A big tree grows in my grandparents’ backyard. The tree is so big that not even my dad can get my ball down from it without using a ladder. Still, when we all hold each other’s hands, we can make a circle around the tree and hug it.
When my grandma was just a little girl, she and Aunt Ella would pretend to be birds who had a nest in the crown of the tree.
Great Uncle Toomas wanted to build a bench under the tree so he could have a good spot to sit and think, but he died before he could ever get around to building it. Now, he sometimes peeks down through the leaves at the top of the tree to watch us sitting and thinking in the grass below.
When the wind blows really hard, our big tree sways back and forth and lets a few leaves drop to the ground, but the tree itself won’t fall down because it’s so strong. It’s even stronger than Dad and Grandpa and my big brother put together.
I saw an old picture of my great-great grandfather. He was sitting under the tree and playing an instrument that has many tiny buttons on it. There was a big white dog sitting next to him, too. When I get older, I’m going to play Daddy’s instrument.
One time, lightning was about to strike our tree, but I guess it started to think: “My, my—what a pretty tree! It’d be a shame to break it.” And so, the lightning struck the ground in middle of the field with a terrifying ka-boom instead. Grandma herself told me.
When my big brother’s friend comes over, they hide behind the tree and defend us from enemies.
There’s a hole in our tree. My brother thinks it’s the enemies’ bullet hole. But Mommy told me it’s the kind of hole that you can whisper your secrets into.
One day, my big sister hid a secret note in the tree. She never found the note again, because it was so secret.

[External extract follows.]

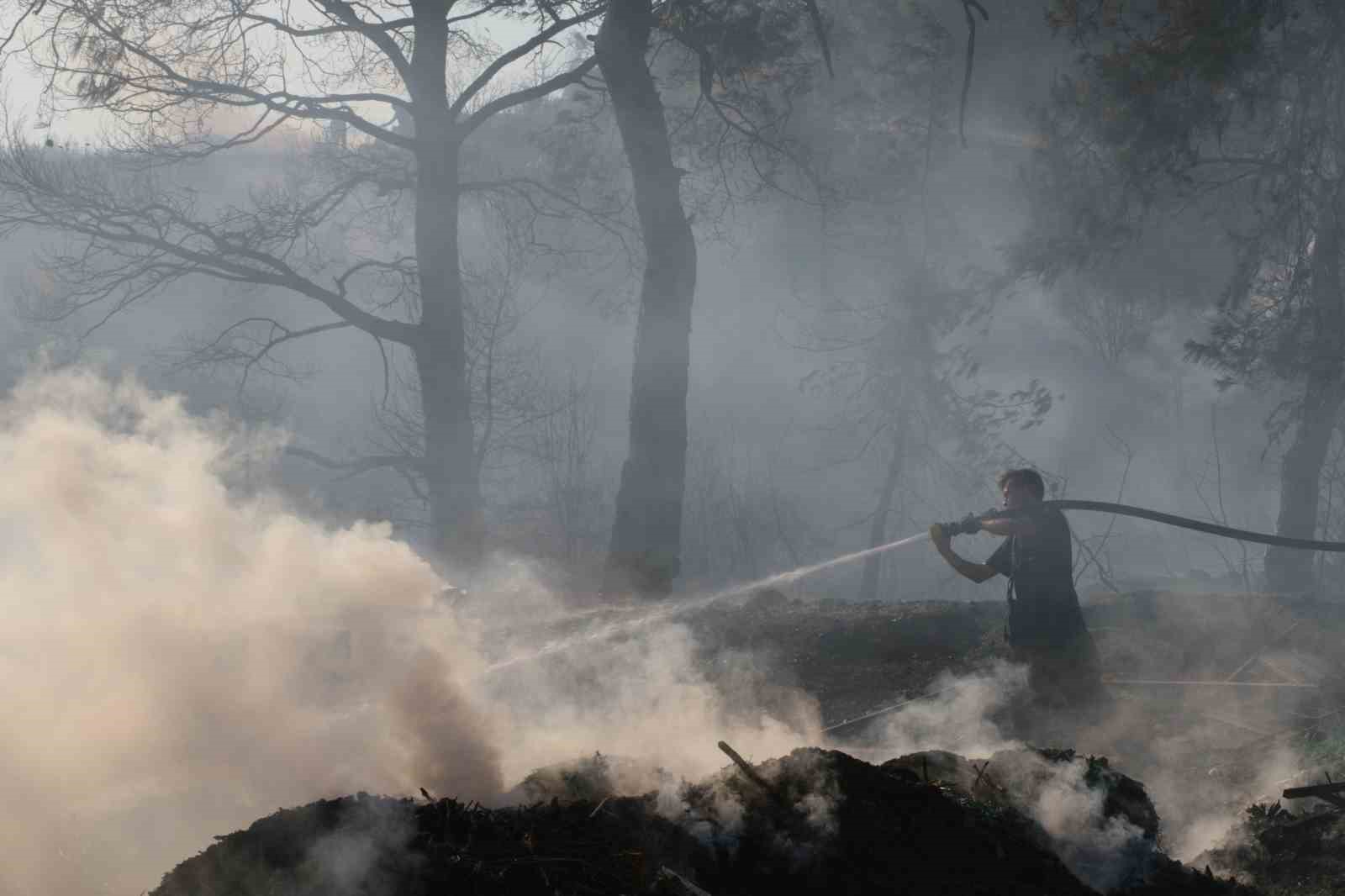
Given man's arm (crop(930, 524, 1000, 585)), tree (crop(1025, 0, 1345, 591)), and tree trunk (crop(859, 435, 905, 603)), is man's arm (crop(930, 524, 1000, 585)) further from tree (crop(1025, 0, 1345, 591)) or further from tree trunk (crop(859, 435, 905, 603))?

When the moon shines at night, our tree’s shadow grows as big as a giant, and sometimes, it knocks on Grandma’s bedroom window. Luckily, it’s not an evil giant, but a good one.

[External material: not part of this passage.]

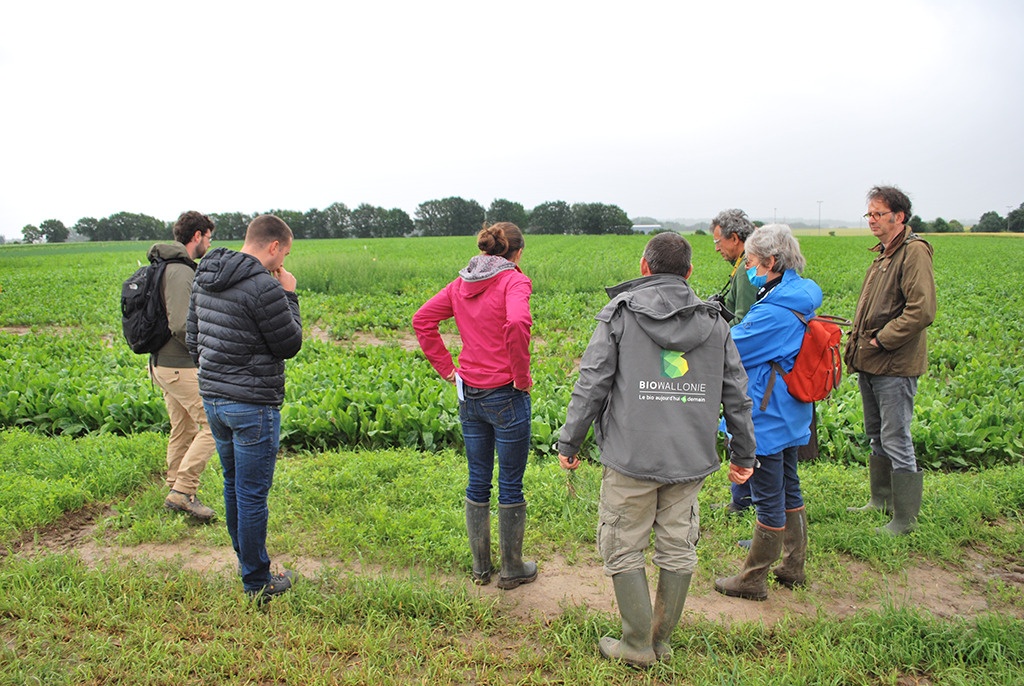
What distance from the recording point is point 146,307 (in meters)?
4.34

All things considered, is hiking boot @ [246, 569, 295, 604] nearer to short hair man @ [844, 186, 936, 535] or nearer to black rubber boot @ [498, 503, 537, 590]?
black rubber boot @ [498, 503, 537, 590]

Last summer, our cat Minnie scurried up the tree, but couldn’t get back down again, because it’s much harder to climb down than it is to climb up. Dad brought out the big ladder and rescued Minnie, but she ran away and hid in the tall pine trees as soon as she got down.
I want to climb our big tree, too, but I’m too little, since even the lowest branch is still too high for me to reach. So, all I can do right now is throw my ball up there.

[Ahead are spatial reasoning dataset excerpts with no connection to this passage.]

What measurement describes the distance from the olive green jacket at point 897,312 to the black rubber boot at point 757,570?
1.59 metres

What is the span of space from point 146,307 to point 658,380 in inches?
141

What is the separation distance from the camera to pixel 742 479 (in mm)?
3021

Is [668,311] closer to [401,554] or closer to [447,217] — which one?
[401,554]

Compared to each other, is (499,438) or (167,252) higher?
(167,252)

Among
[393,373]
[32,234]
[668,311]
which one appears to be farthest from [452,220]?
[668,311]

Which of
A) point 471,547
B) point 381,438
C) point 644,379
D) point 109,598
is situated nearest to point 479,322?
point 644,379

Old Sander planted the tree so long ago that no one even knows when he planted it for sure. And the tree bark has wrinkles in it that are even deeper than Grandpa’s wrinkles.
One day, a big hawk was perched in our big tree. As soon as we got too close to the window, though, it flew away. If I see the hawk again, then I’m sure I’ll recognize it.
Sometimes, Daddy goes to lie down under our tree and stare at the clouds through its branches. But he can’t lay there for very long, because we go and tickle him and he starts chasing us, because we like to play tag together.
Our tree is red and yellow and green every fall. But every spring, it gives us sweet juice to drink.
Every once in a while, the dog who follows the lady who comes around and sells us eggs goes and pees on our big tree, but we don’t mind because the rain will wash it away again.
Grandpa’s old tractor is parked under the tree. I like to put on grandpa’s cap and pretend I’m a tractor driver.
When I grow up, though, I’ll be allowed to drive the tractor for real and do work with it. And to touch the computer. And to push all the buttons on machines that I want to push.
By then, I’ll be so tall that I’ll be able to see over the top of the tree and spot the evening train as it whooshes past. Then, I’ll be able to tell whether Mommy is on the train and if she’s waving to me.